After almost 80 years in print publication, weekly U.S news magazine, Newsweek is leaving the print world behind. Today, the magazine’s parent company, The Newsweek/Daily Beast Company LLC, announced that the long time magazine would cease the publication of their print version, in favor of a digital one in early 2013.


What About Print?

Tina Brown, Newsweek's editor and chief, and founder of the Newsweek Daily Beast Company, along with Baba Shetty, CEO, posted on the magazine’s website today.
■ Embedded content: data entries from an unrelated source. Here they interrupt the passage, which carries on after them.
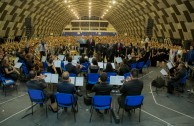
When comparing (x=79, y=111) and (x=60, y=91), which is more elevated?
(x=60, y=91)

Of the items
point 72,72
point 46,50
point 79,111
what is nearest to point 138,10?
point 46,50

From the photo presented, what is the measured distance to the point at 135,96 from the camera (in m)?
6.45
Due to the increasing demand of digital and online media, a decision was made regarding how the magazine should proceed.

Our business has been increasingly affected by the challenging print advertising environment, while Newsweek’s online and e-reader content has built a rapidly growing audience through the Apple, Kindle, Zinio and Nook stores as well as on The Daily Beast,” says Brown and Shetty in the post. “Tablet-use has grown rapidly among our readers and with it the opportunity to sustain editorial excellence through swift, easy digital distribution -- a superb global platform for our award-winning journalism.”

The Future is Digital

The Daily Beast attracts over 15 million, up 70 percent from 2011, unique visitors per month with a lot of these visitors visiting articles by Newsweek reporters.
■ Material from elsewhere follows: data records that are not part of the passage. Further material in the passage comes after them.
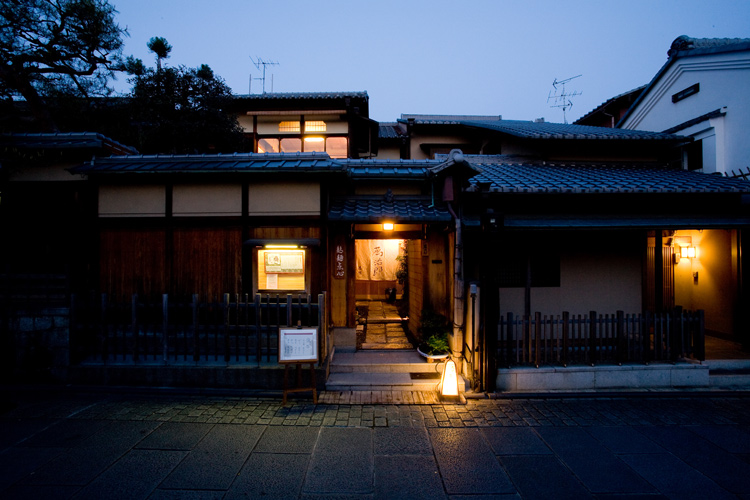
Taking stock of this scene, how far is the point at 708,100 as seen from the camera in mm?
11508

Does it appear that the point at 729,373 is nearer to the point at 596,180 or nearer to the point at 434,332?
the point at 596,180

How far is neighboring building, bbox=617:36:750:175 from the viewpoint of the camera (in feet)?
34.5

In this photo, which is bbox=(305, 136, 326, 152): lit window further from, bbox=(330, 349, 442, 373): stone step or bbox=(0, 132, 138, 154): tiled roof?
bbox=(330, 349, 442, 373): stone step

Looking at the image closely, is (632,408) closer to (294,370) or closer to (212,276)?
(294,370)

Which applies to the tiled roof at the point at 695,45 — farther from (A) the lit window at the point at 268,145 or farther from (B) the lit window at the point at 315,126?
(A) the lit window at the point at 268,145

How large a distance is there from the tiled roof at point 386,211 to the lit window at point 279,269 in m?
1.63

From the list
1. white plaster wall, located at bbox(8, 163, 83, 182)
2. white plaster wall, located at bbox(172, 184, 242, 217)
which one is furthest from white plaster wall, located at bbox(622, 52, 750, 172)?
white plaster wall, located at bbox(8, 163, 83, 182)

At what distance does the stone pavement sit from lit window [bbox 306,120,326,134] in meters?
11.7

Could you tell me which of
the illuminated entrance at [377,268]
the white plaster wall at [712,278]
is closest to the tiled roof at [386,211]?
the illuminated entrance at [377,268]

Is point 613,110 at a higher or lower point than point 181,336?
higher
Exiting print is an extremely difficult moment for all of us who love the romance of print and the unique weekly camaraderie of those hectic hours before the close on Friday night,” said Brown and Shetty. “But as we head for the 80th anniversary of Newsweek next year we must sustain the journalism that gives the magazine its purpose -- and embrace the all-digital future."

The post continues by saying that 39 per cent of Americans who were polled in a study from the Pew Research Center have said they read their news online. It’s because increase in digital readership, along with the previously mentioned factors that have lead The Daily Beast to make a change that they say will be profitable and beneficial to Newsweek’s readers.

We are transitioning Newsweek, not saying goodbye to it. We remain committed to Newsweek and to the journalism that it represents,” says Brown and Shetty. “This decision is not about the quality of the brand or the journalism—that is as powerful as ever. It is about the challenging economics of print publishing and distribution.”

The magazine’s last print issue will be released on December 31, 2012. The new digital only magazine will be renamed to Newsweek Global and will available by paid subscription to those with tablet and web e-readers, while selected content will be available on the The Daily Beast website.